YOUR TASK =>
List every atypical antipsychotic drug named in the schizophrenia treatment passage below.

DOCUMENT PASSAGE =>

________________________________________

Significant progress in the treatment of schizophrenia occurred in the last 30 years with the introduction of a new generation of antipsychotics, so-called atypical antipsychotics, such as risperidone, olanzapine, quetiapine, and ziprasidone (Ropper, Samuels, & Klein, 2014). These drugs can have a powerful impact on the symptoms with a minimum of side effects (Ropper et al., 2014). Therefore, the modern stage of fighting diseases of the schizophrenic spectrum is characterized by the constant development and introduction of new drugs, including those with prolonged action, which allows for improving treatment, ensuring differentiated prescription of certain medications, minimizing their side effects, and achieving large success in overcoming therapeutic resistance to medications (Ropper et al., 2014). When choosing suitable medicines, doctors are guided by the achievements in biochemistry and the collective experience of pharmacologists and clinician-researchers that was accumulated during the last decades (Ropper et al., 2014). Investigation of the structure of the human brain and its diseases using the latest techniques is a direction in which scientists from all over the world have invested many efforts and resources in recent years (Ropper et al., 2014). It has already produced positive results in the form of new medications, which are more selective, effective, and better tolerated by patients.

________________________________________

RECORDS SHOWN =>
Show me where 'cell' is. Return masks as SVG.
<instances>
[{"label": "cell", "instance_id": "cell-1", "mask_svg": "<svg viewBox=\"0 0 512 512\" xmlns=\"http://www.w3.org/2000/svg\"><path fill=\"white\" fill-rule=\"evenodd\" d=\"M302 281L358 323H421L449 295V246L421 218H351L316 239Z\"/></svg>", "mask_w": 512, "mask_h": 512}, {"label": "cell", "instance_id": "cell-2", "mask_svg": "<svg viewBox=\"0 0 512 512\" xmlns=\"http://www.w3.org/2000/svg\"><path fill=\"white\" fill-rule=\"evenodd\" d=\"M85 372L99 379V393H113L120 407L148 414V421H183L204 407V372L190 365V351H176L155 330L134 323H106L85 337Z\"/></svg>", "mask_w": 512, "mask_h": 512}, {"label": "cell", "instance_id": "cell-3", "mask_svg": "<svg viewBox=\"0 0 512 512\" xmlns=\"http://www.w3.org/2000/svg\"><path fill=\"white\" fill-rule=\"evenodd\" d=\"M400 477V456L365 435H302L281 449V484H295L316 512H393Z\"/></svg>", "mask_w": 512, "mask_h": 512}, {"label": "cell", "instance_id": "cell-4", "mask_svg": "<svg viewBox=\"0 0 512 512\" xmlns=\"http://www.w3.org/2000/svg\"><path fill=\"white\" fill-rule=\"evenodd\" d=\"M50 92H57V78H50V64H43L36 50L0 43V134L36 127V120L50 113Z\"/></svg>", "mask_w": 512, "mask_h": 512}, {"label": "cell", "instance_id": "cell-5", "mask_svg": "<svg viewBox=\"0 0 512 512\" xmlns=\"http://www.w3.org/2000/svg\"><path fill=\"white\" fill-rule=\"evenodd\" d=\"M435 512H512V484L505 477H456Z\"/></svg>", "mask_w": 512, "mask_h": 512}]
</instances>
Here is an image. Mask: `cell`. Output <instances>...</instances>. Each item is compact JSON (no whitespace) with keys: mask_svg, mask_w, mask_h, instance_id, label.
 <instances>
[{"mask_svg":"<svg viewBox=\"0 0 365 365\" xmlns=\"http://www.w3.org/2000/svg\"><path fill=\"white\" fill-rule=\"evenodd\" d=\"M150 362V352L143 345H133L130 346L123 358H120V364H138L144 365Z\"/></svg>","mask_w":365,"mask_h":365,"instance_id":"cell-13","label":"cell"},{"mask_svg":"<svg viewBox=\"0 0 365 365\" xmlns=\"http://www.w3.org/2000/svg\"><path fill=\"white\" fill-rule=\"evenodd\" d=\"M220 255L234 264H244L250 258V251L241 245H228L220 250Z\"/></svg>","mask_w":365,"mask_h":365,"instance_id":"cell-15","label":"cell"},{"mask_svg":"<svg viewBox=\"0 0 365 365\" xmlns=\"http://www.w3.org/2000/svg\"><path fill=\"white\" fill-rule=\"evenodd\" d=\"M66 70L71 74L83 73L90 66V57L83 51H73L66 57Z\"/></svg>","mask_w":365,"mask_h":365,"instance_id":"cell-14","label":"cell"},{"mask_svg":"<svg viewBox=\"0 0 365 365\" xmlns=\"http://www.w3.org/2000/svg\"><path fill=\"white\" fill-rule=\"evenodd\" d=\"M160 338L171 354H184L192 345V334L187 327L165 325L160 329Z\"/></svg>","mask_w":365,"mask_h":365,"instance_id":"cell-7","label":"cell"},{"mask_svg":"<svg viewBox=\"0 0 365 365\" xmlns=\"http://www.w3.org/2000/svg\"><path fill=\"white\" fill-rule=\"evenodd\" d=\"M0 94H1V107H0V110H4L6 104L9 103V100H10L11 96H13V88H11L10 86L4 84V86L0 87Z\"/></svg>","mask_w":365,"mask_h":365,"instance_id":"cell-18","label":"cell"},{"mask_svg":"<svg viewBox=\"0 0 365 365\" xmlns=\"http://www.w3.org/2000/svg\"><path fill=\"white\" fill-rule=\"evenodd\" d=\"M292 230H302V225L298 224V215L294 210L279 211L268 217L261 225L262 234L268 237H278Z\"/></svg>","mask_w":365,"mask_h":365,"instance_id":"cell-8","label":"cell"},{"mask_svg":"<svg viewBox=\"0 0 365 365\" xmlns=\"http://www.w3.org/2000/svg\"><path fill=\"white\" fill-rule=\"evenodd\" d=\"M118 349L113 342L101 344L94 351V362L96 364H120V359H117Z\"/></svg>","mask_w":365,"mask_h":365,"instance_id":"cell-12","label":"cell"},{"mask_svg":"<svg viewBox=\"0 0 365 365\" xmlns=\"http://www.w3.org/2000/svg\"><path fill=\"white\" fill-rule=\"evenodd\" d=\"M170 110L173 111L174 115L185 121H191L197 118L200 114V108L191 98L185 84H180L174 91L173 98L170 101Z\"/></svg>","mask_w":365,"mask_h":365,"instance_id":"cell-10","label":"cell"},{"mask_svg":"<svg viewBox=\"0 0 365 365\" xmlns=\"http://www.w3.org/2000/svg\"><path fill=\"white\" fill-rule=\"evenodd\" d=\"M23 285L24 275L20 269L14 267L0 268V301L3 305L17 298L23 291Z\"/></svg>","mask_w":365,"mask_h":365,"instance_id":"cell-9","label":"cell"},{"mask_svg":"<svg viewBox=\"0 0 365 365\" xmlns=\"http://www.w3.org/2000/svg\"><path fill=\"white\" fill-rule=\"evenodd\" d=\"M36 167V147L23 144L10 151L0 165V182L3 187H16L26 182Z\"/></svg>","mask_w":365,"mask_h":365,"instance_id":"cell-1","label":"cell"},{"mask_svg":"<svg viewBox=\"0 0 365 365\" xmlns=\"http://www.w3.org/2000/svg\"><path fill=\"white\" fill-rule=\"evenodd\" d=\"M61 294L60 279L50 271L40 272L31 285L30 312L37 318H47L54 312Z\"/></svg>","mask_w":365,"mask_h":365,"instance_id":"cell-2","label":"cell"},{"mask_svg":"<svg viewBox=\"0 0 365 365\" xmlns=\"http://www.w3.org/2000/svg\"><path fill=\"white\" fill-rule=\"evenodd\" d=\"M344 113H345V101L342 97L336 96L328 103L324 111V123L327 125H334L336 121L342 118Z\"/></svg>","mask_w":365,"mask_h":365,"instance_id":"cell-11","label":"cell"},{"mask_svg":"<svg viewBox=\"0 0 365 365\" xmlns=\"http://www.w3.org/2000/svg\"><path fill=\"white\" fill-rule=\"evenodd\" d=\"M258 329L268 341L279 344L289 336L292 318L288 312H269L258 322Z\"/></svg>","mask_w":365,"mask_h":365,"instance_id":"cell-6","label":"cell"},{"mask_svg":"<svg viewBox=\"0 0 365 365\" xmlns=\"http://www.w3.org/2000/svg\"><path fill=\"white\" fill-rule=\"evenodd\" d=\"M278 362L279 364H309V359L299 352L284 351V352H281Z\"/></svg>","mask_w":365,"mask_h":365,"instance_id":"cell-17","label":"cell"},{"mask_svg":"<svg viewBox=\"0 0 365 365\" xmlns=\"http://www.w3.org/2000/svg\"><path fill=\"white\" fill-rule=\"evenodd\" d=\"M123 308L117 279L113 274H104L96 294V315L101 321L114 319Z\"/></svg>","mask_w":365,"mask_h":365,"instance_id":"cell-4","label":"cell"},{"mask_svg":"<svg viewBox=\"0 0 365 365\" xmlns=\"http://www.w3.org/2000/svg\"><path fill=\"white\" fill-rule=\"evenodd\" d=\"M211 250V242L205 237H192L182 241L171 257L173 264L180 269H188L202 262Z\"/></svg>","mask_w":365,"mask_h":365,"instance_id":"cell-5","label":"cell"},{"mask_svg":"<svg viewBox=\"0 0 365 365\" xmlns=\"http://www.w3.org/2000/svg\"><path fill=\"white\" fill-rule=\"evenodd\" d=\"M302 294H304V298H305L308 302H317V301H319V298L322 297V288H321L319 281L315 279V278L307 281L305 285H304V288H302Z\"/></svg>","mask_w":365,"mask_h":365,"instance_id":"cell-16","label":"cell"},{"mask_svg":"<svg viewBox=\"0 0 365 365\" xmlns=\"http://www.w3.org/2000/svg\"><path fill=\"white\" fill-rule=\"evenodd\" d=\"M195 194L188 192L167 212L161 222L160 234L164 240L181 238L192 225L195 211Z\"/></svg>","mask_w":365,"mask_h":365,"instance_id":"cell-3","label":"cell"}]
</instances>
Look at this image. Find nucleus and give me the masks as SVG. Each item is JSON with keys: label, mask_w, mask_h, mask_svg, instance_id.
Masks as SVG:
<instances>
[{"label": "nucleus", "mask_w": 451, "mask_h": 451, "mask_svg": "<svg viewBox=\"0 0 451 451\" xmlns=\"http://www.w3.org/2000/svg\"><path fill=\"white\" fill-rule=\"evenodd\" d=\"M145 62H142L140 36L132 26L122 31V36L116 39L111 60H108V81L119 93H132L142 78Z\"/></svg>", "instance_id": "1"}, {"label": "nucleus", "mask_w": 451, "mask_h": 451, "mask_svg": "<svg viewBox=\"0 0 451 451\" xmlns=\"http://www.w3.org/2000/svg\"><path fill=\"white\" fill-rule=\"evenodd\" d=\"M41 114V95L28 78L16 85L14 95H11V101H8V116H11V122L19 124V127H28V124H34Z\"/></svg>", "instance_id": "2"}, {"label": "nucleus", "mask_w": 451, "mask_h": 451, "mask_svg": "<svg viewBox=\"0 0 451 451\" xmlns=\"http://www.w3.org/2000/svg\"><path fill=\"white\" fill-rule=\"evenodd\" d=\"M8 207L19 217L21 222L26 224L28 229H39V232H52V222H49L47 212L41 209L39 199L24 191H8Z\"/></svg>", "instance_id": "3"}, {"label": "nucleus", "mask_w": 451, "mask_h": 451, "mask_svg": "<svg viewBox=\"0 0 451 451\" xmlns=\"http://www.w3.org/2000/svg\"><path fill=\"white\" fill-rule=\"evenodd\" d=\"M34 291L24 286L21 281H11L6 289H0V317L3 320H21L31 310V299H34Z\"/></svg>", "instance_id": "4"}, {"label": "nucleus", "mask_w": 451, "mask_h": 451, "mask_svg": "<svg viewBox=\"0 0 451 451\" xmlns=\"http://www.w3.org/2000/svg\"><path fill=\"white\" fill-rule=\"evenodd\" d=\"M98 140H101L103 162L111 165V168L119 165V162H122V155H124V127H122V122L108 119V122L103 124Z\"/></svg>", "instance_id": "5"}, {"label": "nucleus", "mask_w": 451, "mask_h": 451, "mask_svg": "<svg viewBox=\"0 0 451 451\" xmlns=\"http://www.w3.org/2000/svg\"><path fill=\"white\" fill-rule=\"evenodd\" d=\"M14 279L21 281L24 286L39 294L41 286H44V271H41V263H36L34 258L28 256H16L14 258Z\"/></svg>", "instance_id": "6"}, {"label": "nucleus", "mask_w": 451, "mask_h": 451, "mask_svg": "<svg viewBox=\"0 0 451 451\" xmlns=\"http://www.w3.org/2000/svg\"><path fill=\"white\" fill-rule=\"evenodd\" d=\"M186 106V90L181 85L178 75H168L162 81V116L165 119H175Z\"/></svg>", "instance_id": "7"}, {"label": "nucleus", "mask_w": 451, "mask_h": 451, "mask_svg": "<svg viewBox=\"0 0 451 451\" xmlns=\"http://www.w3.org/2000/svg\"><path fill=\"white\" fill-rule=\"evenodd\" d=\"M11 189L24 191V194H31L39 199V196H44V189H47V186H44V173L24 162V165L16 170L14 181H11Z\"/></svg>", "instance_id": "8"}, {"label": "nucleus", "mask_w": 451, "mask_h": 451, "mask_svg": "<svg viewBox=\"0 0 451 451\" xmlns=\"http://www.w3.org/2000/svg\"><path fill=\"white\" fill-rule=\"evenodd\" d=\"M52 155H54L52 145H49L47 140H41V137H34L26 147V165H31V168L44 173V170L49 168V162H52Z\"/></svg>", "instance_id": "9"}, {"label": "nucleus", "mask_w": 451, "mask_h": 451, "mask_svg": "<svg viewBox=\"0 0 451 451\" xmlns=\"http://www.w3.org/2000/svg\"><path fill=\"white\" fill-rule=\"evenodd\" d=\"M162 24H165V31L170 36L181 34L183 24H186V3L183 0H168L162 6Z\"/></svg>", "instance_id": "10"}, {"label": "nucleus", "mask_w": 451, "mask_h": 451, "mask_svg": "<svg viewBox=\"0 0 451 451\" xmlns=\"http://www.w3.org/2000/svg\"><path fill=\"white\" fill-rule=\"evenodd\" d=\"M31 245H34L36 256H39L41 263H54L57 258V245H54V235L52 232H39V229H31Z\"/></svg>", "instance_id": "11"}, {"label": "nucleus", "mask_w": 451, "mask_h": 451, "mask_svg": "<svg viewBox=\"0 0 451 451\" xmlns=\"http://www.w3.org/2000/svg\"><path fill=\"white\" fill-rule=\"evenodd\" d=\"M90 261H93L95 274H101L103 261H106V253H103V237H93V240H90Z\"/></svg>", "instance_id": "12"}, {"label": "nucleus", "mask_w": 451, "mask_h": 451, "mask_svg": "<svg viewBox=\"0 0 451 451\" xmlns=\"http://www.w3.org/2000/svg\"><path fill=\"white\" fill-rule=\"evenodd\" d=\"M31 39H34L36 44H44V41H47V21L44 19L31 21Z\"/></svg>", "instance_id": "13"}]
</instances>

________________________________________

EXERCISE RESPONSE =>
risperidone, olanzapine, quetiapine, ziprasidone